Duke Energy has announced plans to tear down the old Edwardsport power plant, the oldest such plant in the state dating back to 1918. The small coal-fired plant was taken off line in the spring. Duke spokesman Lew Middleton said the work will begin next month. The company hopes to have its new, $3-billion coal-gasification power plant online by September of 2012. Sun-Commercial photo by Gayle R. Robbins
Duke Energy has announced plans to tear down the old Edwardsport power plant, the oldest such plant in the state dating back to 1918. The small coal-fired plant was taken off line in the spring. Duke spokesman Lew Middleton said the work will begin next month. The company hopes to have its new, $3-billion coal-gasification power plant online by September of 2012. Sun-Commercial photo by Gayle R. Robbins
EDWARDSPORT — It’s been a fixture on the horizon in northern Knox County for almost 100 years, a monument, really, to the deep debt the county owes to coal.

Next month, Duke Energy will begin to tear down the plant, which hasn’t been in use for months and is now dwarfed in size by the new, state-of-the-art $3 billion coal-gasification plant being built next door.

Lew Middleton, a company spokesman, said Duke will need the property on which the plant now sits to store coal slag (essentially what’s left after coal has been burned) from the new plant.

“The intent all along has been to market the slag and given how the markets can fluctuate we knew we were going to need space to store it,” he said.


Middleton said that there had been some talk a few years ago of the plant possibly being turned into some type of museum, perhaps chronicling the history of coal and coal-fire electricity generation.

That had been an idea former Duke executive Jim Turner had tossed around.

“There had been some talk of that, I think, but of course those were days when the economics were a lot better than they are now,” Middleton said.

The Edwardsport power plant went online in 1918, the first electricity generating plant of large scale in the state, built by the Indiana Power Company to provide power for, of all things, interurban trains — trains powered by electricity connecting cities and towns.

But as the internal-combustion engine evolved and Henry Ford started manufacturing automobiles that just about everyone could afford, the need for interurban trains greatly diminished and the electricity being generated at Edwardsport was instead switched over to be used for “illuminating purposes,” lighting homes and businesses.

The plant was built at Edwardsport because of the town’s location, being both next to the West Fork of the White River (which, in earlier days, was the reason the town was settled in the first place) and because of the nearby abundance of relatively easily-mined coal.


Eventually the plant was purchased by Public Service Indiana, which was also buying up many of the little, mom-and-pop owned power companies along with utilities owned by towns.
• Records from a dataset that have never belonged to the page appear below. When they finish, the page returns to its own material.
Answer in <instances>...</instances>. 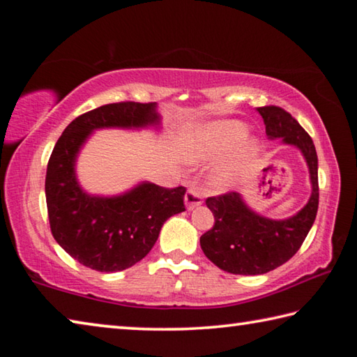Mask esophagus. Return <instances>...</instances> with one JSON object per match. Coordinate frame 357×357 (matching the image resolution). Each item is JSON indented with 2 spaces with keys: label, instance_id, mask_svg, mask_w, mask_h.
Wrapping results in <instances>:
<instances>
[{
  "label": "esophagus",
  "instance_id": "1",
  "mask_svg": "<svg viewBox=\"0 0 357 357\" xmlns=\"http://www.w3.org/2000/svg\"><path fill=\"white\" fill-rule=\"evenodd\" d=\"M203 203V193L198 187H189V190L185 193V206L187 209H193L200 206Z\"/></svg>",
  "mask_w": 357,
  "mask_h": 357
}]
</instances>
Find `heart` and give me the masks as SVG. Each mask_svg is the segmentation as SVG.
Here are the masks:
<instances>
[{"label":"heart","mask_w":357,"mask_h":357,"mask_svg":"<svg viewBox=\"0 0 357 357\" xmlns=\"http://www.w3.org/2000/svg\"><path fill=\"white\" fill-rule=\"evenodd\" d=\"M245 126L238 121H220V123H213L204 126L203 129L195 132L190 138H187L184 143L183 153L185 159L189 160H209L214 157L228 153L245 137ZM252 144L239 151V153L228 162V165L223 168L219 174L220 181H225L231 172L238 170L244 165L247 157L252 154Z\"/></svg>","instance_id":"heart-1"}]
</instances>
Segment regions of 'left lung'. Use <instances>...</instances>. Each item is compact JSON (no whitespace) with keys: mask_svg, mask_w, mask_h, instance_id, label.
<instances>
[{"mask_svg":"<svg viewBox=\"0 0 357 357\" xmlns=\"http://www.w3.org/2000/svg\"><path fill=\"white\" fill-rule=\"evenodd\" d=\"M258 113L269 138H282L302 151L310 170L312 197L287 220H269L252 213L236 192L206 198L215 222L200 238L202 249L211 261L229 274H266L287 263L301 249L318 211V157L312 137L280 107H258Z\"/></svg>","mask_w":357,"mask_h":357,"instance_id":"left-lung-1","label":"left lung"}]
</instances>
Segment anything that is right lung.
I'll use <instances>...</instances> for the list:
<instances>
[{
  "mask_svg": "<svg viewBox=\"0 0 357 357\" xmlns=\"http://www.w3.org/2000/svg\"><path fill=\"white\" fill-rule=\"evenodd\" d=\"M159 121L155 104L114 102L77 116L64 129L47 165L45 198L53 238L78 263L118 273L153 249L164 222L185 211V187L144 183L121 197H89L77 184L74 162L94 129L142 128Z\"/></svg>",
  "mask_w": 357,
  "mask_h": 357,
  "instance_id": "obj_1",
  "label": "right lung"
}]
</instances>
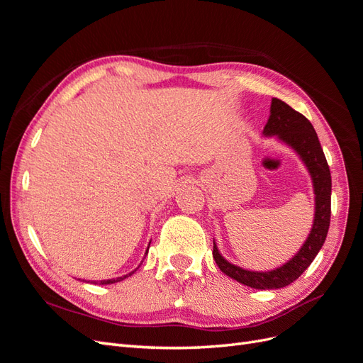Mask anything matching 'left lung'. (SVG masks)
Masks as SVG:
<instances>
[{
  "mask_svg": "<svg viewBox=\"0 0 363 363\" xmlns=\"http://www.w3.org/2000/svg\"><path fill=\"white\" fill-rule=\"evenodd\" d=\"M263 136H276L281 144L292 148L311 174L315 194V216L311 233L300 251L291 260L283 267L271 271H248L233 265L223 257L215 240L213 259L225 276L245 284V286L255 289H280L295 281L309 268L324 244L332 213V175L320 139H318L311 121L279 98H272L269 118L263 128Z\"/></svg>",
  "mask_w": 363,
  "mask_h": 363,
  "instance_id": "left-lung-1",
  "label": "left lung"
}]
</instances>
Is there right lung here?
I'll return each mask as SVG.
<instances>
[{
  "mask_svg": "<svg viewBox=\"0 0 363 363\" xmlns=\"http://www.w3.org/2000/svg\"><path fill=\"white\" fill-rule=\"evenodd\" d=\"M148 248H150V244H148ZM148 248H147V251H145V256L148 255ZM139 268V267H138ZM136 268V269H138ZM136 269L135 271H131V272H128V274H125V276H123V277H116V279H111V280H101L100 281V284H112V283H118V281H121V280H124V279H127V277H130L131 274H135L136 272ZM84 281V280H83ZM95 284H96V281H95Z\"/></svg>",
  "mask_w": 363,
  "mask_h": 363,
  "instance_id": "obj_1",
  "label": "right lung"
}]
</instances>
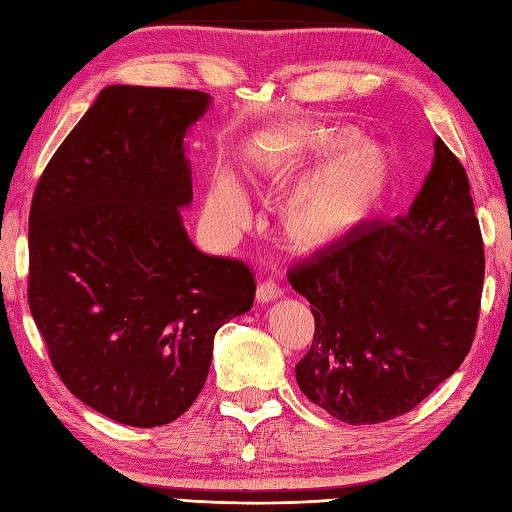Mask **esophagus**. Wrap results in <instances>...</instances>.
<instances>
[{
	"label": "esophagus",
	"instance_id": "34e87169",
	"mask_svg": "<svg viewBox=\"0 0 512 512\" xmlns=\"http://www.w3.org/2000/svg\"><path fill=\"white\" fill-rule=\"evenodd\" d=\"M284 295V290L279 284H275L273 279H266V282H262L257 286V293H255V299L259 304H268V302H275V299H279Z\"/></svg>",
	"mask_w": 512,
	"mask_h": 512
}]
</instances>
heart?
Segmentation results:
<instances>
[{
    "label": "heart",
    "mask_w": 512,
    "mask_h": 512,
    "mask_svg": "<svg viewBox=\"0 0 512 512\" xmlns=\"http://www.w3.org/2000/svg\"><path fill=\"white\" fill-rule=\"evenodd\" d=\"M308 173L279 206V228L299 250H322L342 242L375 213L390 186V157L373 139L357 137L350 126L304 133L279 148L268 162L273 186H286ZM206 213L217 230H242L250 208L233 177L222 175L210 186Z\"/></svg>",
    "instance_id": "obj_1"
}]
</instances>
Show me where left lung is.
Listing matches in <instances>:
<instances>
[{"label": "left lung", "instance_id": "1", "mask_svg": "<svg viewBox=\"0 0 512 512\" xmlns=\"http://www.w3.org/2000/svg\"><path fill=\"white\" fill-rule=\"evenodd\" d=\"M310 302L313 346L295 366L310 402L346 424L413 410L462 366L484 288V242L462 162L435 139L406 215L288 270Z\"/></svg>", "mask_w": 512, "mask_h": 512}]
</instances>
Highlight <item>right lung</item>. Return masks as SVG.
Listing matches in <instances>:
<instances>
[{"instance_id":"add662e5","label":"right lung","mask_w":512,"mask_h":512,"mask_svg":"<svg viewBox=\"0 0 512 512\" xmlns=\"http://www.w3.org/2000/svg\"><path fill=\"white\" fill-rule=\"evenodd\" d=\"M210 95L106 86L39 177L28 306L57 375L119 424L175 422L202 393L215 333L253 306L244 262L197 250L188 128Z\"/></svg>"}]
</instances>
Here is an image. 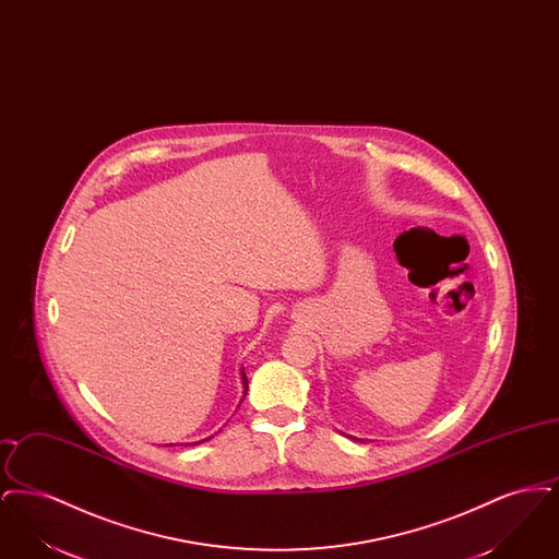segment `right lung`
<instances>
[{"label":"right lung","instance_id":"obj_1","mask_svg":"<svg viewBox=\"0 0 559 559\" xmlns=\"http://www.w3.org/2000/svg\"><path fill=\"white\" fill-rule=\"evenodd\" d=\"M240 379H242V399L247 396V388H249V383H247V374H245V371H240ZM205 440H210V438H205ZM205 440H201V442H205ZM201 442H194V444H201Z\"/></svg>","mask_w":559,"mask_h":559}]
</instances>
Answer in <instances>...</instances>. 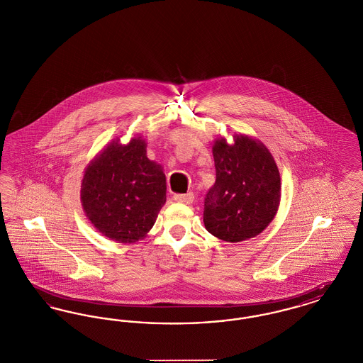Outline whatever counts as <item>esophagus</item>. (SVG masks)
I'll return each mask as SVG.
<instances>
[{
	"label": "esophagus",
	"instance_id": "1",
	"mask_svg": "<svg viewBox=\"0 0 363 363\" xmlns=\"http://www.w3.org/2000/svg\"><path fill=\"white\" fill-rule=\"evenodd\" d=\"M174 200L177 203H184V204H190L194 200L193 193H186V194H174Z\"/></svg>",
	"mask_w": 363,
	"mask_h": 363
}]
</instances>
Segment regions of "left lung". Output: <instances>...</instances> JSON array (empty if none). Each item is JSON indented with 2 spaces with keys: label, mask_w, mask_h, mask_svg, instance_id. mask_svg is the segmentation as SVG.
<instances>
[{
  "label": "left lung",
  "mask_w": 363,
  "mask_h": 363,
  "mask_svg": "<svg viewBox=\"0 0 363 363\" xmlns=\"http://www.w3.org/2000/svg\"><path fill=\"white\" fill-rule=\"evenodd\" d=\"M216 181L204 200L208 233L225 242L246 241L274 220L280 203V174L268 148L246 135L213 143Z\"/></svg>",
  "instance_id": "8db88e82"
}]
</instances>
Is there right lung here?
I'll list each match as a JSON object with an SVG mask.
<instances>
[{"label": "right lung", "mask_w": 363, "mask_h": 363, "mask_svg": "<svg viewBox=\"0 0 363 363\" xmlns=\"http://www.w3.org/2000/svg\"><path fill=\"white\" fill-rule=\"evenodd\" d=\"M86 218L104 237L143 240L166 203V175L147 157L145 140H113L86 166L80 190Z\"/></svg>", "instance_id": "obj_1"}]
</instances>
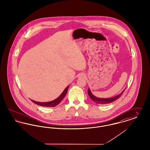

PSI would eventually be purchased by Cinergy, which, in turn, was bought by Charlotte, N.C.-based Duke Energy.

In the late 1950s new generating units were added to bring the Edwardsport plant’s generating capacity up to 130 megawatts, but by the turn of the century the plant was pretty much only being used when it was absolutely necessary due to the high-cost of running it and the relatively little electricity it produced.

Four years ago Duke officials announced plans to shut down the Edwardsport plant down within 10 years, regardless of whether the new plant would be built at the site.

The new plant is expected to go online next fall.